- **Task objective**
Could you reproduce, word for word, the lines of the records from the one containing "Based on the" through the end of the records?

Records of scene-based questions:
——————
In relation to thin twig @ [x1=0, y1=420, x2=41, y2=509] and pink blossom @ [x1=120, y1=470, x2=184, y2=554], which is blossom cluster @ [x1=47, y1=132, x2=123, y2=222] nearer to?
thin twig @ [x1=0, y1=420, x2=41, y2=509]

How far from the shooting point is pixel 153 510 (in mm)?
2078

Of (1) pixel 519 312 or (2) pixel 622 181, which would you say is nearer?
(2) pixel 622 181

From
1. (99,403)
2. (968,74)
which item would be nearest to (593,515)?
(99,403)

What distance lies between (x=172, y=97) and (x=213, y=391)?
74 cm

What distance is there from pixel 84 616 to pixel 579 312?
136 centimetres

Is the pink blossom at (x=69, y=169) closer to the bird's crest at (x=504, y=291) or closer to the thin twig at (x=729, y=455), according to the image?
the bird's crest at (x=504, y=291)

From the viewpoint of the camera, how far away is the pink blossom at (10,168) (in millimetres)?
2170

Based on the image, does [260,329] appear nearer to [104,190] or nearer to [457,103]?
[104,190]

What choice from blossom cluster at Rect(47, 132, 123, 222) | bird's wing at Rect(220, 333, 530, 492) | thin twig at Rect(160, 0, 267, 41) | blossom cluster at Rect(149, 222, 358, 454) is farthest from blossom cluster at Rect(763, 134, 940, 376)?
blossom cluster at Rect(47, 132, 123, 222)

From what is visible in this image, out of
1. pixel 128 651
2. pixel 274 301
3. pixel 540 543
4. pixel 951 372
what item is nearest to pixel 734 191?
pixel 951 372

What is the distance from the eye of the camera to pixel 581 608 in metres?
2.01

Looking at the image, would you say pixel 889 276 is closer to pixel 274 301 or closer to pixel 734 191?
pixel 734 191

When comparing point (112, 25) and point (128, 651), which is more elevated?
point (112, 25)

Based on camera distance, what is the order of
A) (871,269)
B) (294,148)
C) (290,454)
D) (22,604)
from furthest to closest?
——————
- **Problem solution**
Based on the image, does [260,329] appear nearer to [104,190] or nearer to [457,103]?
[104,190]

What choice from blossom cluster at Rect(47, 132, 123, 222) | bird's wing at Rect(220, 333, 530, 492) | thin twig at Rect(160, 0, 267, 41) | blossom cluster at Rect(149, 222, 358, 454) is farthest from blossom cluster at Rect(763, 134, 940, 376)?
blossom cluster at Rect(47, 132, 123, 222)

From what is visible in this image, out of
1. pixel 128 651
2. pixel 274 301
3. pixel 540 543
4. pixel 951 372
what item is nearest to pixel 734 191?
pixel 951 372

What is the distance from the eye of the camera to pixel 581 608 in metres?
2.01

Looking at the image, would you say pixel 889 276 is closer to pixel 274 301 or closer to pixel 734 191?
pixel 734 191

When comparing point (112, 25) and point (128, 651), which is more elevated?
point (112, 25)

Based on camera distance, what is the order of
A) (871,269)
B) (294,148)
C) (290,454)
D) (22,604)
from furthest to closest?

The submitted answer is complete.